TASK DESCRIPTION:
Output all records below verbatim.

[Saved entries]
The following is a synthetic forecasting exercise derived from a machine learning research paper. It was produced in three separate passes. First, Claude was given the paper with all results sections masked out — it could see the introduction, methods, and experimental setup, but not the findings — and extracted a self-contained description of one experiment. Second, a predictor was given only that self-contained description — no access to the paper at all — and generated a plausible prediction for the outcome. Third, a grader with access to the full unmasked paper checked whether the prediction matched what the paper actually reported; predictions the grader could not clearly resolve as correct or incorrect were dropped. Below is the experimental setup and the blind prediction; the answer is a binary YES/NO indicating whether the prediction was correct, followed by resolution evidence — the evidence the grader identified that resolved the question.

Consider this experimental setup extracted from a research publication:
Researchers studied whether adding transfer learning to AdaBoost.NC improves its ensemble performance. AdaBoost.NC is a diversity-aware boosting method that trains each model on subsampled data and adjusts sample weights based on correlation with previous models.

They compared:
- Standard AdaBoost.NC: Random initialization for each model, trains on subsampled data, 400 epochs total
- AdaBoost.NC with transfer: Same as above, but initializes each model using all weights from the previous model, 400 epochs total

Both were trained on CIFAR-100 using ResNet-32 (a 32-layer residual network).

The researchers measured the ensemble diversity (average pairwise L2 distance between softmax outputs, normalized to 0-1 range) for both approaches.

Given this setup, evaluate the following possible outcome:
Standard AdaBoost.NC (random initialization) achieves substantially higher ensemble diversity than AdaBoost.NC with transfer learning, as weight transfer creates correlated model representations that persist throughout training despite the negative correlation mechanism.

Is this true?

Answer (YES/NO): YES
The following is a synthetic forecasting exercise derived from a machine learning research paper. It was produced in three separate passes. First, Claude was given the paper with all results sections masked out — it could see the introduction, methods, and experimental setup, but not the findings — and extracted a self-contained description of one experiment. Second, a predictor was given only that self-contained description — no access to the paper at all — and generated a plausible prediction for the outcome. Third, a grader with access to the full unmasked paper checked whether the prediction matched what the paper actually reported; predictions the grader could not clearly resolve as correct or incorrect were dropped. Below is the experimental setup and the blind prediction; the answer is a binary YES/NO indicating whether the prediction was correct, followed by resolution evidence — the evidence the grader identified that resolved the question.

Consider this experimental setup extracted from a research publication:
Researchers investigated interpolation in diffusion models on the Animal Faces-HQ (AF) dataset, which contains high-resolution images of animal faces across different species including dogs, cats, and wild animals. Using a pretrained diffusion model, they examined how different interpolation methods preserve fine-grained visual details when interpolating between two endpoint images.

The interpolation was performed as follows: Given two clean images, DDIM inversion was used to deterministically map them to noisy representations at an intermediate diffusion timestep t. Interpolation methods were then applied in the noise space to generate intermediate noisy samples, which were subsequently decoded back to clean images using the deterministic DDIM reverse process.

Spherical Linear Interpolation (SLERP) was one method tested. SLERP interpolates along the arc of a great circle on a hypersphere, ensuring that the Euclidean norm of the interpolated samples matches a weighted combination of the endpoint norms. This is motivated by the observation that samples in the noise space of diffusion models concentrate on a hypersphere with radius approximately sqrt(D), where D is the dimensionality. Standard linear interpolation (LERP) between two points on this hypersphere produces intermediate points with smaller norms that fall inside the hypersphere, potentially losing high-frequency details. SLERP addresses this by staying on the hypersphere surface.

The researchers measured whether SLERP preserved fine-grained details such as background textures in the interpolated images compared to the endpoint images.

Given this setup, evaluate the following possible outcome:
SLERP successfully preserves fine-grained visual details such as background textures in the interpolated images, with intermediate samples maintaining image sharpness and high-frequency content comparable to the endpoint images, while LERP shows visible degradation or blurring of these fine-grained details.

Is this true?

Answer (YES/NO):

ANSWER BELOW:
The following is a synthetic forecasting exercise derived from a machine learning research paper. It was produced in three separate passes. First, Claude was given the paper with all results sections masked out — it could see the introduction, methods, and experimental setup, but not the findings — and extracted a self-contained description of one experiment. Second, a predictor was given only that self-contained description — no access to the paper at all — and generated a plausible prediction for the outcome. Third, a grader with access to the full unmasked paper checked whether the prediction matched what the paper actually reported; predictions the grader could not clearly resolve as correct or incorrect were dropped. Below is the experimental setup and the blind prediction; the answer is a binary YES/NO indicating whether the prediction was correct, followed by resolution evidence — the evidence the grader identified that resolved the question.

Consider this experimental setup extracted from a research publication:
Researchers studied whether adding transfer learning to AdaBoost.NC improves its ensemble performance. AdaBoost.NC is a diversity-aware boosting method that trains each model on subsampled data and adjusts sample weights based on correlation with previous models.

They compared:
- Standard AdaBoost.NC: Random initialization for each model, trains on subsampled data, 400 epochs total
- AdaBoost.NC with transfer: Same as above, but initializes each model using all weights from the previous model, 400 epochs total

Both were trained on CIFAR-100 using ResNet-32 (a 32-layer residual network).

The researchers measured the ensemble diversity (average pairwise L2 distance between softmax outputs, normalized to 0-1 range) for both approaches.

Given this setup, evaluate the following possible outcome:
Standard AdaBoost.NC (random initialization) achieves substantially higher ensemble diversity than AdaBoost.NC with transfer learning, as weight transfer creates correlated model representations that persist throughout training despite the negative correlation mechanism.

Is this true?

Answer (YES/NO): YES
The following is a synthetic forecasting exercise derived from a machine learning research paper. It was produced in three separate passes. First, Claude was given the paper with all results sections masked out — it could see the introduction, methods, and experimental setup, but not the findings — and extracted a self-contained description of one experiment. Second, a predictor was given only that self-contained description — no access to the paper at all — and generated a plausible prediction for the outcome. Third, a grader with access to the full unmasked paper checked whether the prediction matched what the paper actually reported; predictions the grader could not clearly resolve as correct or incorrect were dropped. Below is the experimental setup and the blind prediction; the answer is a binary YES/NO indicating whether the prediction was correct, followed by resolution evidence — the evidence the grader identified that resolved the question.

Consider this experimental setup extracted from a research publication:
Researchers investigated interpolation in diffusion models on the Animal Faces-HQ (AF) dataset, which contains high-resolution images of animal faces across different species including dogs, cats, and wild animals. Using a pretrained diffusion model, they examined how different interpolation methods preserve fine-grained visual details when interpolating between two endpoint images.

The interpolation was performed as follows: Given two clean images, DDIM inversion was used to deterministically map them to noisy representations at an intermediate diffusion timestep t. Interpolation methods were then applied in the noise space to generate intermediate noisy samples, which were subsequently decoded back to clean images using the deterministic DDIM reverse process.

Spherical Linear Interpolation (SLERP) was one method tested. SLERP interpolates along the arc of a great circle on a hypersphere, ensuring that the Euclidean norm of the interpolated samples matches a weighted combination of the endpoint norms. This is motivated by the observation that samples in the noise space of diffusion models concentrate on a hypersphere with radius approximately sqrt(D), where D is the dimensionality. Standard linear interpolation (LERP) between two points on this hypersphere produces intermediate points with smaller norms that fall inside the hypersphere, potentially losing high-frequency details. SLERP addresses this by staying on the hypersphere surface.

The researchers measured whether SLERP preserved fine-grained details such as background textures in the interpolated images compared to the endpoint images.

Given this setup, evaluate the following possible outcome:
SLERP successfully preserves fine-grained visual details such as background textures in the interpolated images, with intermediate samples maintaining image sharpness and high-frequency content comparable to the endpoint images, while LERP shows visible degradation or blurring of these fine-grained details.

Is this true?

Answer (YES/NO):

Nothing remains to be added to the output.